THE PROBLEM
Beginning at the line containing "Zendoodle Elephant ink-Fuzed", repeat each line below exactly up to and including the line containing "HOLA NO NOS". Do not repeat the pictures.

--- RECORDS SHOWN ---

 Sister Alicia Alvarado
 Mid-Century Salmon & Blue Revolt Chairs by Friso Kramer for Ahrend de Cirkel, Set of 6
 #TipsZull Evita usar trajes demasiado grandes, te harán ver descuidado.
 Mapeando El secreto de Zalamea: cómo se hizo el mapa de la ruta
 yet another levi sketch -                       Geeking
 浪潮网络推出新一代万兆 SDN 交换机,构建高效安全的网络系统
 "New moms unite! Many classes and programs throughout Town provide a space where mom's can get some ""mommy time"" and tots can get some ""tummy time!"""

---
--- RECORDS SHOWN ---

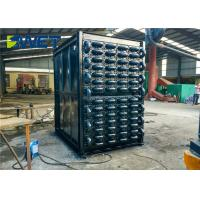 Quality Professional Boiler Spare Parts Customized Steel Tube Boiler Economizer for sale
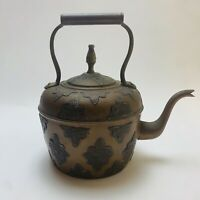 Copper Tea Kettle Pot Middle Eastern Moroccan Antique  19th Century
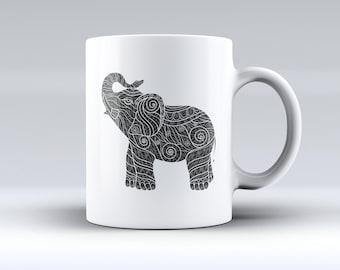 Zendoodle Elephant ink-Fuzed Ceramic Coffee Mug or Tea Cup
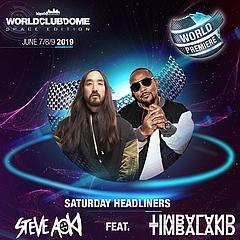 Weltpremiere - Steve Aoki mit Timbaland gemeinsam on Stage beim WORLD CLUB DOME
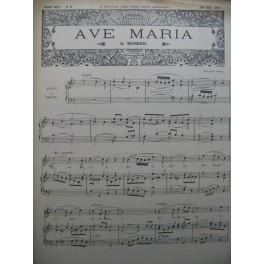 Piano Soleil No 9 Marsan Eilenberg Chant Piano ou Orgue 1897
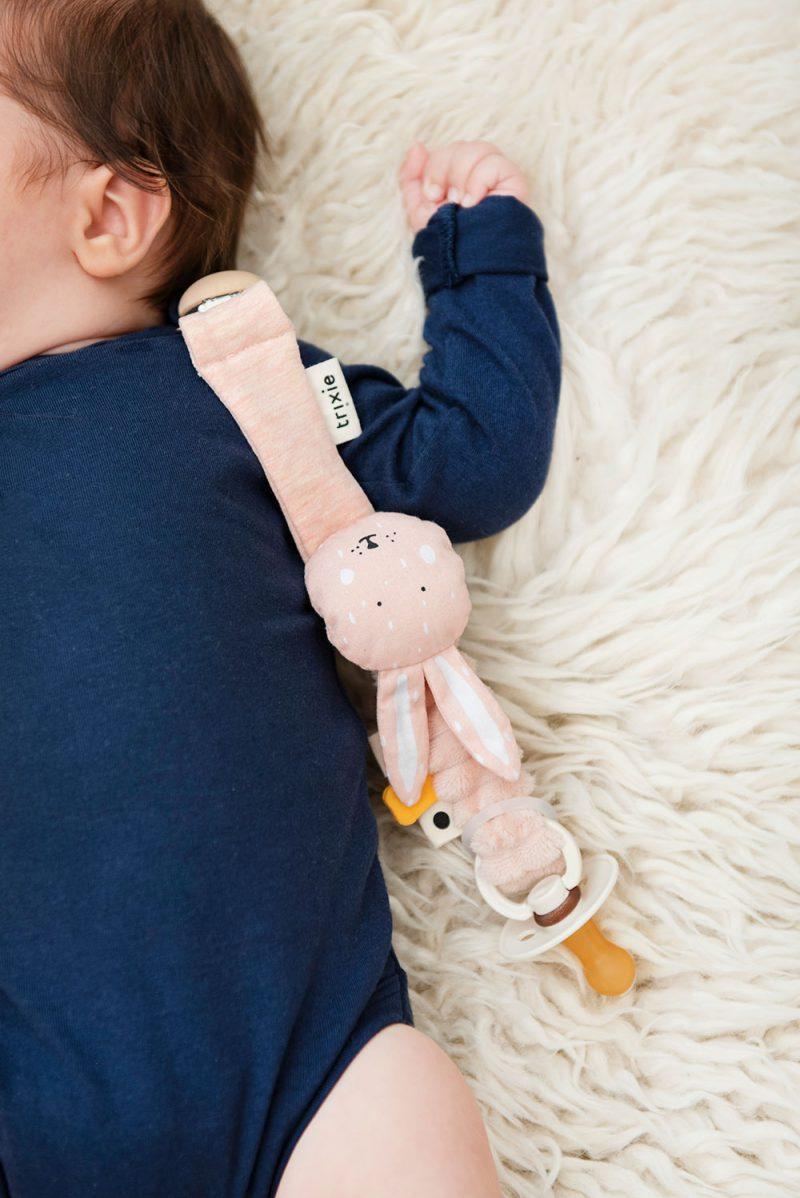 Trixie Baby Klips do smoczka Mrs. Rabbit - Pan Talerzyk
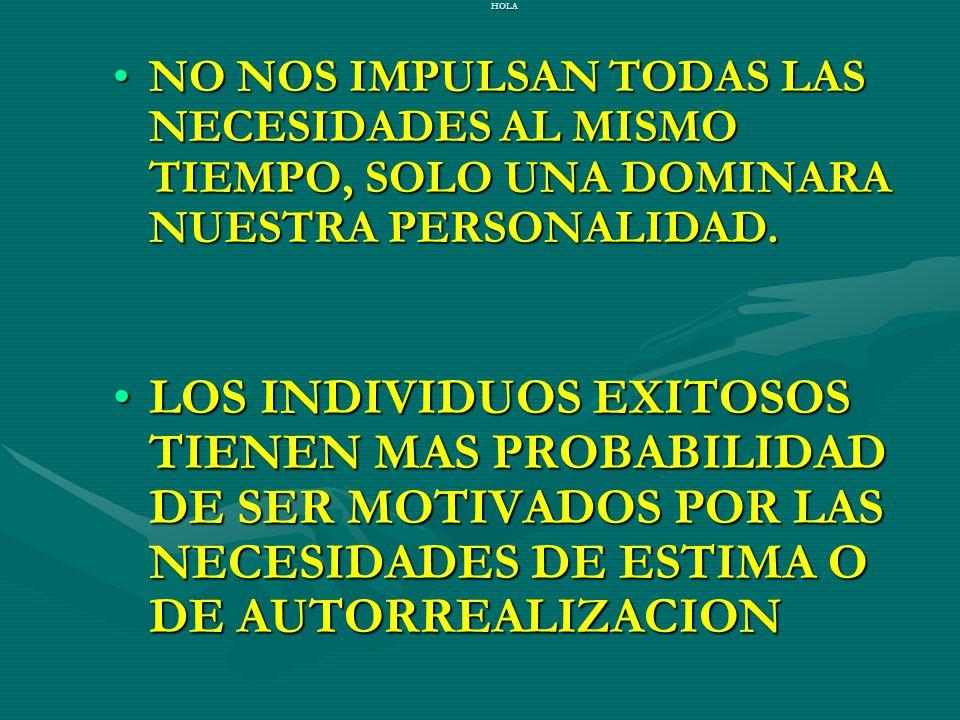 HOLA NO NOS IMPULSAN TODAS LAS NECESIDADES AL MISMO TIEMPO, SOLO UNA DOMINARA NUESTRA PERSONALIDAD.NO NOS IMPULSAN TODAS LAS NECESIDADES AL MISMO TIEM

---
--- RECORDS SHOWN ---

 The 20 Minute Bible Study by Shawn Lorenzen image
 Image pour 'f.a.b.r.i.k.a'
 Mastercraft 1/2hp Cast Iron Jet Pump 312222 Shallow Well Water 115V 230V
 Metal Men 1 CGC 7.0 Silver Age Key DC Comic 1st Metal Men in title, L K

---

ANSWER TO THIS TASK
 Zendoodle Elephant ink-Fuzed Ceramic Coffee Mug or Tea Cup
 Weltpremiere - Steve Aoki mit Timbaland gemeinsam on Stage beim WORLD CLUB DOME
 Piano Soleil No 9 Marsan Eilenberg Chant Piano ou Orgue 1897
 Trixie Baby Klips do smoczka Mrs. Rabbit - Pan Talerzyk
 HOLA NO NOS IMPULSAN TODAS LAS NECESIDADES AL MISMO TIEMPO, SOLO UNA DOMINARA NUESTRA PERSONALIDAD.NO NOS IMPULSAN TODAS LAS NECESIDADES AL MISMO TIEM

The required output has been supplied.